Performing as Boo Bonac, Gordon Ryan, an attorney, once again sought the title with his sidekick, the Plague. Once again Mr. Ryan demonstrated either an unwillingness or inability to carry a tune.
Two UpIsland men, from Sayville and Selden, followed, each delivering a bawdy stand-up routine. “You get an ‘A’ for effort. That’s about it,” Mr. Honerkamp told the first upon his performance’s conclusion. “Nail it,” he begged the second as he took the stage. “Save us.”
Nick Kraus, a manager of the Talkhouse, was in San Diego for a Soldier Ride event and unable to attend. In his place, a short film provided laughs that had theretofore been in short supply. Mr. Honerkamp’s entry, also via video presentation, also drew laughs. The self-described “least interesting man in the world” poked fun at himself and his myriad frustrations.
Marco Marin, a bartender at Indian Wells Tavern, thrilled but ultimately disappointed some in the audience with an aborted striptease. Mr. Honerkamp’s exhortations to return to the stage and complete his performance went unanswered; the crown would not be his.
Finally, Mr. Sperry dazzled the crowd with his song and snappy attire, singing his own, localized lyrics to Jimmy Van Heusen and Sammy Cahn’s “My Kind of Town,” popularized by Sinatra. Mr. Sperry’s channeling of Ol’ Blue Eyes was remarkable, and the Talkhouse crowd erupted in cheers long before he had finished.
Ms. Bistrian congratulated Mr. Sperry for “an amazing freshman effort,” but announced that the coveted title belonged to Mr. Van Scoyoc. Mr. Sperry, Ms.

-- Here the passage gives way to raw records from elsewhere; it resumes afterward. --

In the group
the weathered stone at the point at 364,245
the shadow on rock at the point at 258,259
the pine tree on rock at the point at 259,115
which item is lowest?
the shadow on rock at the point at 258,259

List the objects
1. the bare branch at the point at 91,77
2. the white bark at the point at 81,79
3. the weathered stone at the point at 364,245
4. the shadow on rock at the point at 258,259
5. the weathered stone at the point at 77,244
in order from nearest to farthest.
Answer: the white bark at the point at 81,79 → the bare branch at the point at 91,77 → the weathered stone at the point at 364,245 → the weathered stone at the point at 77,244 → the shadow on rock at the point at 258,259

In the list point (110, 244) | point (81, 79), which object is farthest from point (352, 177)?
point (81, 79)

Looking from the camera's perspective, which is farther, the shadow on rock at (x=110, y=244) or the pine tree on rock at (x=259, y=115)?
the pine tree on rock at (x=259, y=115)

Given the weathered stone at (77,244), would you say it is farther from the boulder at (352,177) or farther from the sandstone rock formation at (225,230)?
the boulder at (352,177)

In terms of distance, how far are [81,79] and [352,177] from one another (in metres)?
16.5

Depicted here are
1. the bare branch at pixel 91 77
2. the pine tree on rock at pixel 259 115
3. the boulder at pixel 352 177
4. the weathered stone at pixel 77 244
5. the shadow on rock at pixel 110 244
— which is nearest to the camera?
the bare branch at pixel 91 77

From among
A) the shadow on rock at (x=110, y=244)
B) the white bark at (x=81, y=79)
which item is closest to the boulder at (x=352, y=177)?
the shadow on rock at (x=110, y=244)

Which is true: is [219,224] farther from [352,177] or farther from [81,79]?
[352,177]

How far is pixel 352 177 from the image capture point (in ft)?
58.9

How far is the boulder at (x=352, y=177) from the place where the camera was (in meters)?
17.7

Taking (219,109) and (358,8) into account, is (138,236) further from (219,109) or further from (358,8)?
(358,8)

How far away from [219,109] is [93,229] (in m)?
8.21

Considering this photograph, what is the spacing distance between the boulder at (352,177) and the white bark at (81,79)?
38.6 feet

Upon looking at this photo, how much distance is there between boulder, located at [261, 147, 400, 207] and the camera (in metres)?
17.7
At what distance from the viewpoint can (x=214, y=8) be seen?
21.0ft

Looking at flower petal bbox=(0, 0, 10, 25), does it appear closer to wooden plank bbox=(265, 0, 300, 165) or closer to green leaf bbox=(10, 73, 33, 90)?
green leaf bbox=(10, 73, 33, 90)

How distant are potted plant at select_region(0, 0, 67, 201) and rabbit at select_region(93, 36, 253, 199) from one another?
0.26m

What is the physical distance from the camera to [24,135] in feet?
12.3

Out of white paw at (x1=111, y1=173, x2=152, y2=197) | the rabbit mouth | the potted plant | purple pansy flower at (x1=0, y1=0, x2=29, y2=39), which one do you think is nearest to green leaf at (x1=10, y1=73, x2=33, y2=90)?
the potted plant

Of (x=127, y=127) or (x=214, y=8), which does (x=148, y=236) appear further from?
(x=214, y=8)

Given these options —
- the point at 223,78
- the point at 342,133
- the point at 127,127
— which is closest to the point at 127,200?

Bistrian wrote in an email, was “a showstopper with talent.” But, she wrote, what swayed her and her co-judges, Erica Yardley, Maura Gledhill, Beth Baldwin, and Debbie DiSunno, was “the humor in Peter’s performance about the timely issue of the deer cull.” Mr. Van Scoyoc “took an intriguing position of a buck that would rather be shot than have his does sterilized,” she wrote.
During his performance, Mr. Van Scoyoc occasionally paused to remove an oversized, felt “tick” from his furry costume, which he then threw at the judges. The town councilman’s humorous take on current events put him over the top, in the judges’ eyes.
“It was a tough debate,” Ms. Bistrian wrote, “but in the end it came down to the uniqueness and humor, and the desire to see Tom perform again next year.”